**TASK REQUIREMENTS**
Please retype the data below line for line and leave out every picture.

(THE DATA Opens)

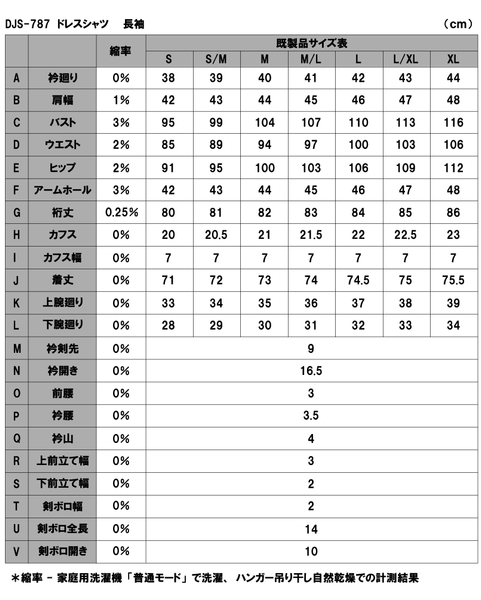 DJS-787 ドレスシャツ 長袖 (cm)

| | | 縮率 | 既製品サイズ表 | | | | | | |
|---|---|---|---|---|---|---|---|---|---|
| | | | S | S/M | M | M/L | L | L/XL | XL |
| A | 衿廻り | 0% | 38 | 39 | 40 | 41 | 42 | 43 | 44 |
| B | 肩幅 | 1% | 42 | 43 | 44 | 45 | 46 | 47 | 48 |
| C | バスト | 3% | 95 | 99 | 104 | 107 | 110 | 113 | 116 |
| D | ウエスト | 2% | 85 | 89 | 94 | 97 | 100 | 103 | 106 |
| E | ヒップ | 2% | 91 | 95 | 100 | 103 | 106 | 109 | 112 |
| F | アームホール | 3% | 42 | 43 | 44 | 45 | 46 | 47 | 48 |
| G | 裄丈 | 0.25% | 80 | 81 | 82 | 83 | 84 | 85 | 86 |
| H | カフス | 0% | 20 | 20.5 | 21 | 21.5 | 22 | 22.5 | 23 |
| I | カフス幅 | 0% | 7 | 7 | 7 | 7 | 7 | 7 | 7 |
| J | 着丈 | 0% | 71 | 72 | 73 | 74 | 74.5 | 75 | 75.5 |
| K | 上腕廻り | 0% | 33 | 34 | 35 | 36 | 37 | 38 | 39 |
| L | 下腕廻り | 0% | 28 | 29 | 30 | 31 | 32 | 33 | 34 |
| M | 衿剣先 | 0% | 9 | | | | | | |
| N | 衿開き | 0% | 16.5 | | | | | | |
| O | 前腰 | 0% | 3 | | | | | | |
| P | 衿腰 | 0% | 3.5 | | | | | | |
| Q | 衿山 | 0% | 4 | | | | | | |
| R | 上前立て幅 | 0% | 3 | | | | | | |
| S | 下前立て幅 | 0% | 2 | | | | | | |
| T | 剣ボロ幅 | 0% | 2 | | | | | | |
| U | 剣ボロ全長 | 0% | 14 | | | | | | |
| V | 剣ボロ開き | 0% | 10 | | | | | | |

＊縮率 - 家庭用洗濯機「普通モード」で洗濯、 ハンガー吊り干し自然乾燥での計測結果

(THE DATA Closes)

**REPLY TO THE EXERCISE**
 DJS-787 ドレスシャツ 長袖 (cm)

| | | 縮率 | 既製品サイズ表 | | | | | | |
|---|---|---|---|---|---|---|---|---|---|
| | | | S | S/M | M | M/L | L | L/XL | XL |
| A | 衿廻り | 0% | 38 | 39 | 40 | 41 | 42 | 43 | 44 |
| B | 肩幅 | 1% | 42 | 43 | 44 | 45 | 46 | 47 | 48 |
| C | バスト | 3% | 95 | 99 | 104 | 107 | 110 | 113 | 116 |
| D | ウエスト | 2% | 85 | 89 | 94 | 97 | 100 | 103 | 106 |
| E | ヒップ | 2% | 91 | 95 | 100 | 103 | 106 | 109 | 112 |
| F | アームホール | 3% | 42 | 43 | 44 | 45 | 46 | 47 | 48 |
| G | 裄丈 | 0.25% | 80 | 81 | 82 | 83 | 84 | 85 | 86 |
| H | カフス | 0% | 20 | 20.5 | 21 | 21.5 | 22 | 22.5 | 23 |
| I | カフス幅 | 0% | 7 | 7 | 7 | 7 | 7 | 7 | 7 |
| J | 着丈 | 0% | 71 | 72 | 73 | 74 | 74.5 | 75 | 75.5 |
| K | 上腕廻り | 0% | 33 | 34 | 35 | 36 | 37 | 38 | 39 |
| L | 下腕廻り | 0% | 28 | 29 | 30 | 31 | 32 | 33 | 34 |
| M | 衿剣先 | 0% | 9 | | | | | | |
| N | 衿開き | 0% | 16.5 | | | | | | |
| O | 前腰 | 0% | 3 | | | | | | |
| P | 衿腰 | 0% | 3.5 | | | | | | |
| Q | 衿山 | 0% | 4 | | | | | | |
| R | 上前立て幅 | 0% | 3 | | | | | | |
| S | 下前立て幅 | 0% | 2 | | | | | | |
| T | 剣ボロ幅 | 0% | 2 | | | | | | |
| U | 剣ボロ全長 | 0% | 14 | | | | | | |
| V | 剣ボロ開き | 0% | 10 | | | | | | |

＊縮率 - 家庭用洗濯機「普通モード」で洗濯、 ハンガー吊り干し自然乾燥での計測結果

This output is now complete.